**EXTRACT PROVIDED:**
'''

Returning to the Tardis Susan becomes separated from the others and is convinced they're being followed when something touches her back but is doubted by the rest of the travellers.
We know that there was something there due to briefly seeing her tapped on the shoulder.
Whilst they are eating they hear a tapping noise on the outside of the Tardis. The others want to leave but the Doctor insists on staying because he wants to see the city.
In many ways the return to the Tardis and the mucking about with the food machine just slows the episode down.
The Doctor's companions persuade him to depart but the ship malfunctions taking off. The fault locator reveals that the fluid link is damaged. The Doctor needs Mercury to fix it but doesn't have any on the ship. He suggests that some may be found in the city forcing the others to go there.
The Doctor's giggling at the end of this scene is a bit of a hint towards a revelation in the next episode.

The credited writer on this serial is Terry Nation. Nation had been working with comedy legend Tony Hancock (the Agency belonging to Hancock's brother Roger would later represent Nation) but following an argument Hancock found himself without work and accepted the invitation to work for Doctor Who.

I say "credited writer" because Nation's scripts were notoriously on the light side and there's an element here that stands out as possibly being the work of script editor David Whitaker: the fluid link contains Mercury. Whitaker has an obsession with Mercury slipping it into his scripts wherever he can be it the Mercury swamps on Vulcan or the mercury vaporising in Wheel in Space !

At the point this story was written Nation was represented by Beryl Vertue of Associated London Scripts. Beryl's daughter, Sue Vertue, is now a television producer and is married to Steven Moffat, the current Executive Producer and showrunner of Doctor Who. Beryl Vertue will negotiate Nation a clause in his contract for this story that will make him a very wealthy man....

They leave the ship at first light but discover a metal case outside containing glass phials. Susan is convinced they were dropped by whoever was outside the Tardis last night. Arriving at the city all four travellers find that they are very tired.
The episode picks up in pace the last few minutes as we reach the futuristic city. More great work from Cusick here with odd shaped doors and corridors. The sound men get involved here too and that door noise is superb, still occasionally used today.

The city sequences give us the first music, apart from that for the title sequence, composed specially for the series. Composer Tristram Cary returns for Marco Polo, The Dalek Masterplan, The Ark, The Gunfighters, The Power of the Daleks and the Mutants, several of which involve reuse of pieces if this score. One element of his work for this serial will return in Doctor Who again and again .... I'll point that out when we here it later on in the story.

They split up to search for some mercury.....
NOOOO, Don't split up! You know as soon as the main characters get separated that trouble is coming!

'''

**PROBLEM 1:** In the Doctor Who episode review, what does the fault locator reveal about the ship?
**PROBLEM 2:** Rewrite the stretch of the review from "The city sequences" through "trouble is coming!", replacing "music" with "score".
**PROBLEM 3:** Which serials does the review name as ones Tristram Cary returns to compose for?
Use only the review to answer; the rows play no part.

**DATA SECTION:**
'''

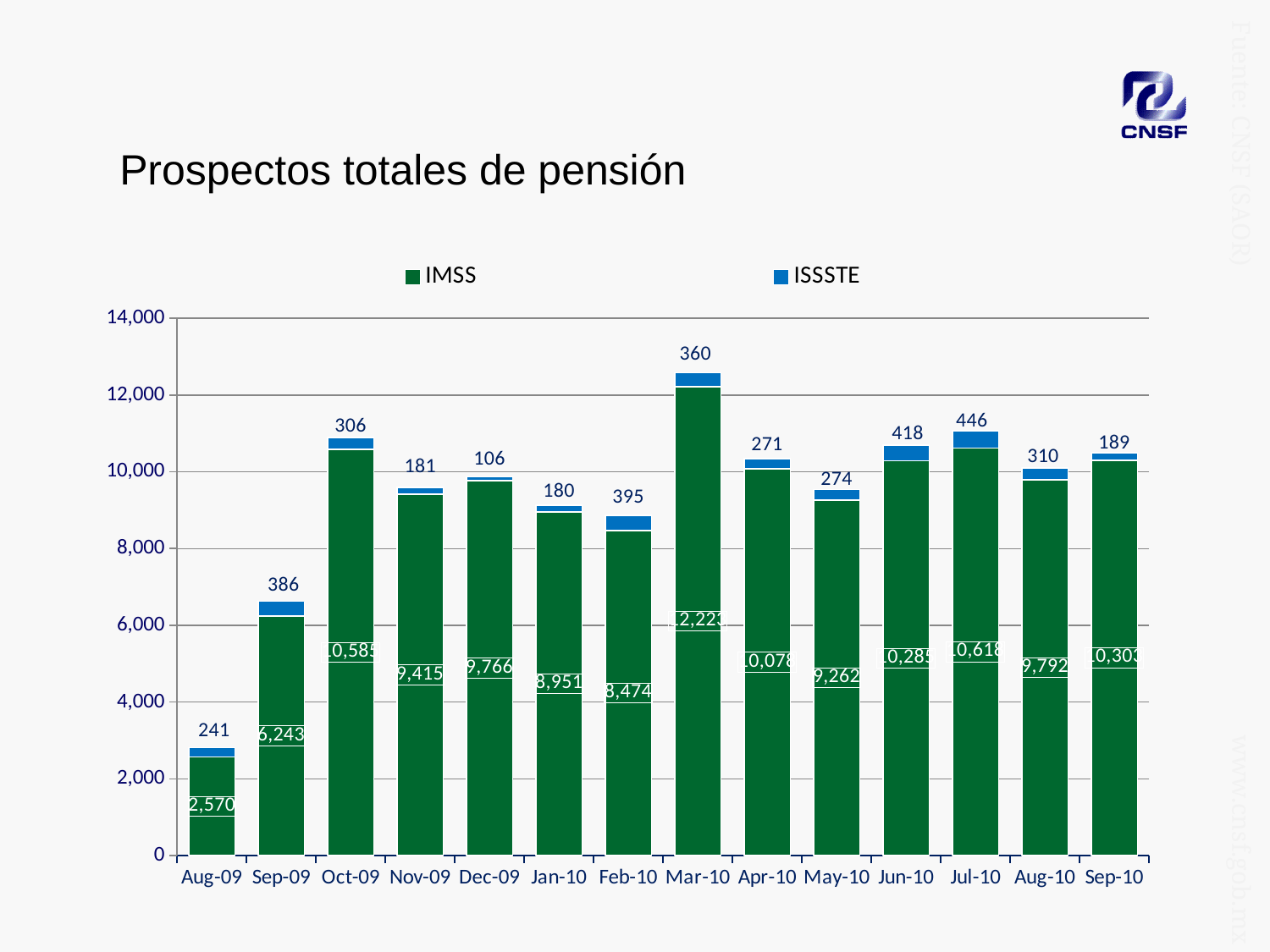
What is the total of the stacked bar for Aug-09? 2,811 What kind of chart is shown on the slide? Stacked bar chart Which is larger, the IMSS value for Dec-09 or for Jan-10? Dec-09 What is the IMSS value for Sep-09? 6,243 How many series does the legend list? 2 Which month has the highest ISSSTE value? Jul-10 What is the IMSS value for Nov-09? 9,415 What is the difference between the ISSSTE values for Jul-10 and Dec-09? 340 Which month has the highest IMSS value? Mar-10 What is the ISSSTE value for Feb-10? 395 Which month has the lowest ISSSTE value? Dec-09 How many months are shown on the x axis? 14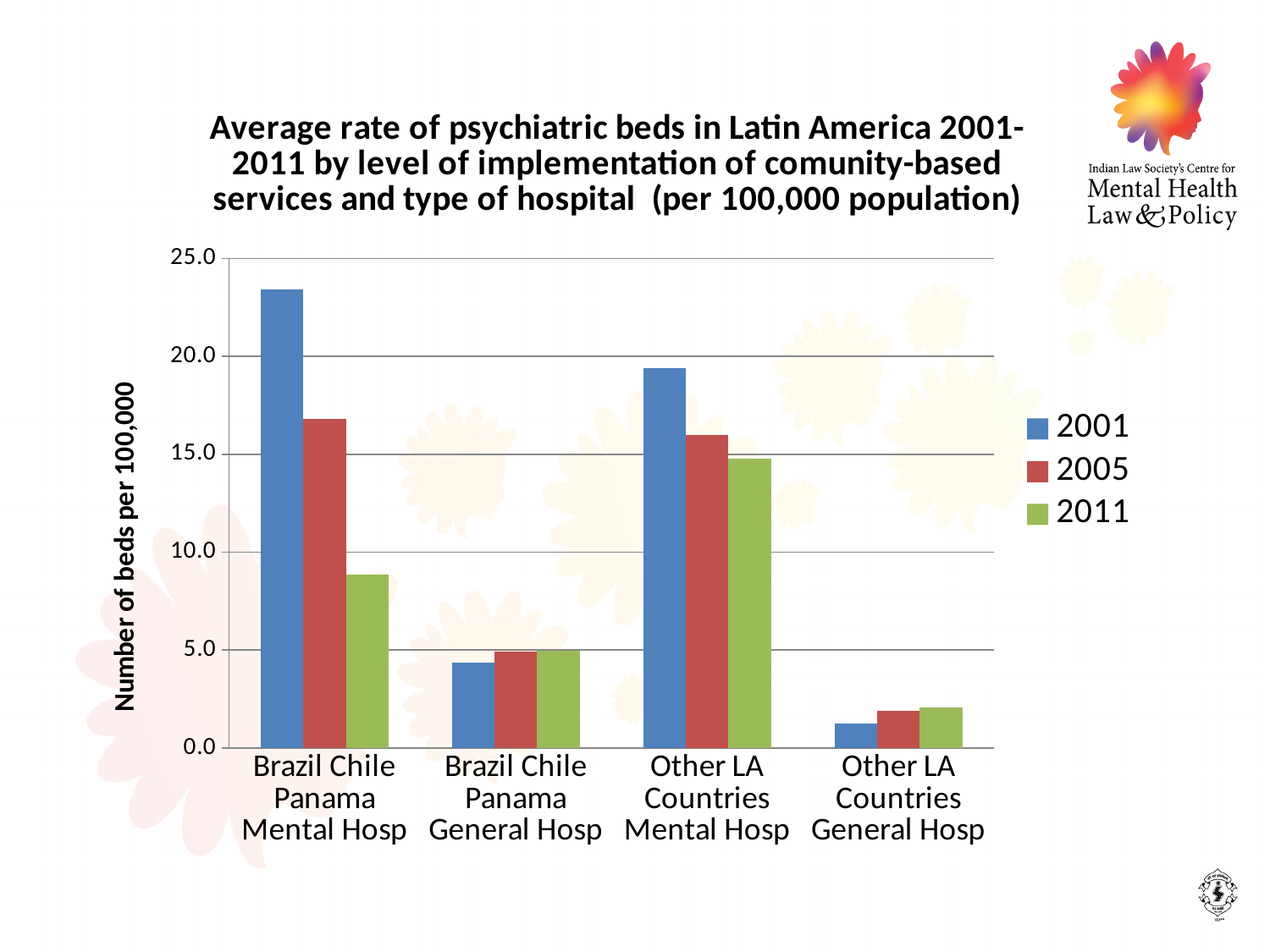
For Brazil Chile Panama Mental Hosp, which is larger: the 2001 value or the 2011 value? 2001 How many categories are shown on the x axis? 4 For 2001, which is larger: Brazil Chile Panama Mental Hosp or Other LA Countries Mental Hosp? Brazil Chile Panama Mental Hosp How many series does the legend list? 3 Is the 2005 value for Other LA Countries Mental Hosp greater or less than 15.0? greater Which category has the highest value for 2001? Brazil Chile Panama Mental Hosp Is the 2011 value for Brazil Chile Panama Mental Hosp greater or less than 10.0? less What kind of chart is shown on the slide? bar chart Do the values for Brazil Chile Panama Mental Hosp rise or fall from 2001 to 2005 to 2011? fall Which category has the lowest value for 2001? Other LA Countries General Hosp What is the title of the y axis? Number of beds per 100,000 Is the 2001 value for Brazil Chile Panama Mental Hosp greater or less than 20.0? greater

'''
'''

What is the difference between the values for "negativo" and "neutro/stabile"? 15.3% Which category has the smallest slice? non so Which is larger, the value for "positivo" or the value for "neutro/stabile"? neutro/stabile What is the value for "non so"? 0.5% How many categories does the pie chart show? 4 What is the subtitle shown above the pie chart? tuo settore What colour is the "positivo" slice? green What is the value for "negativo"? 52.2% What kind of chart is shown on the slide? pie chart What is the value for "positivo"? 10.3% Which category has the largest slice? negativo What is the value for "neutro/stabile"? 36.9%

'''

**ANSWER SECTION 1:** It reveals that the fluid link is damaged.

**ANSWER SECTION 2:**
The city sequences give us the first score, apart from that for the title sequence, composed specially for the series. Composer Tristram Cary returns for Marco Polo, The Dalek Masterplan, The Ark, The Gunfighters, The Power of the Daleks and the Mutants, several of which involve reuse of pieces if this score. One element of his work for this serial will return in Doctor Who again and again .... I'll point that out when we here it later on in the story.

They split up to search for some mercury.....
NOOOO, Don't split up! You know as soon as the main characters get separated that trouble is coming!

**ANSWER SECTION 3:** Marco Polo, The Dalek Masterplan, The Ark, The Gunfighters, The Power of the Daleks, and the Mutants.